> **THE PROBLEM**: Reproduce without change the lines in the material below that run from the one with "Мотопутешествие в Казахстан" to the end, and nothing more.

> **EXTRACTED INFORMATION**:
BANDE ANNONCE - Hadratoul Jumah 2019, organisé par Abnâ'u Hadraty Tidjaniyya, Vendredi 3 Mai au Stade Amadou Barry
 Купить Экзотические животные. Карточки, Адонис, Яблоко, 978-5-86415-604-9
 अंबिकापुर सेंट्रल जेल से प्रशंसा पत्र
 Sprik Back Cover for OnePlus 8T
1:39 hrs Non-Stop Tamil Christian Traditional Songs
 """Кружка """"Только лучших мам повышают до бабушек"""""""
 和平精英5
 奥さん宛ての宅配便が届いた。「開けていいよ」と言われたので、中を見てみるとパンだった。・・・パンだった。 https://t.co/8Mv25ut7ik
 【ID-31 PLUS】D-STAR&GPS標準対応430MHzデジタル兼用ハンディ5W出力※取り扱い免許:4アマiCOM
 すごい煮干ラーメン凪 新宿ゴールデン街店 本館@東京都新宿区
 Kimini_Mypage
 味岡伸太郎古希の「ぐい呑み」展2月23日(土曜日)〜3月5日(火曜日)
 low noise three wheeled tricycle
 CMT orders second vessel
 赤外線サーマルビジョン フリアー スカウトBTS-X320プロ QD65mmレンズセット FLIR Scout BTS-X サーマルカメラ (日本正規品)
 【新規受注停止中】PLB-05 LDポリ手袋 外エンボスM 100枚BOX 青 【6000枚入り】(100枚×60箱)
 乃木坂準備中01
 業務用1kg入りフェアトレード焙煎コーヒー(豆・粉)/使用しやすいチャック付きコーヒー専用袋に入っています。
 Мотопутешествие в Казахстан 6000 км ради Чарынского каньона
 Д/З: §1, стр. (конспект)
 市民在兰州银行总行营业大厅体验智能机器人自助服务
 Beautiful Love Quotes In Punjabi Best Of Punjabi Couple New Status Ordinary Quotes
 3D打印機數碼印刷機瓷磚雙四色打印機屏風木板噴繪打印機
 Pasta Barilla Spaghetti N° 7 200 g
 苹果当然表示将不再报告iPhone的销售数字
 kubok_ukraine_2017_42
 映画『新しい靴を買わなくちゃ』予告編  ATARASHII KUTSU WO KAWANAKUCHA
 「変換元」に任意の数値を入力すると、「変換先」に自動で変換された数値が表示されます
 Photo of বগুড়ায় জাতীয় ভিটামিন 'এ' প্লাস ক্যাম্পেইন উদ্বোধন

> **TASK ANSWER**:
 Мотопутешествие в Казахстан 6000 км ради Чарынского каньона
 Д/З: §1, стр. (конспект)
 市民在兰州银行总行营业大厅体验智能机器人自助服务
 Beautiful Love Quotes In Punjabi Best Of Punjabi Couple New Status Ordinary Quotes
 3D打印機數碼印刷機瓷磚雙四色打印機屏風木板噴繪打印機
 Pasta Barilla Spaghetti N° 7 200 g
 苹果当然表示将不再报告iPhone的销售数字
 kubok_ukraine_2017_42
 映画『新しい靴を買わなくちゃ』予告編  ATARASHII KUTSU WO KAWANAKUCHA
 「変換元」に任意の数値を入力すると、「変換先」に自動で変換された数値が表示されます
 Photo of বগুড়ায় জাতীয় ভিটামিন 'এ' প্লাস ক্যাম্পেইন উদ্বোধন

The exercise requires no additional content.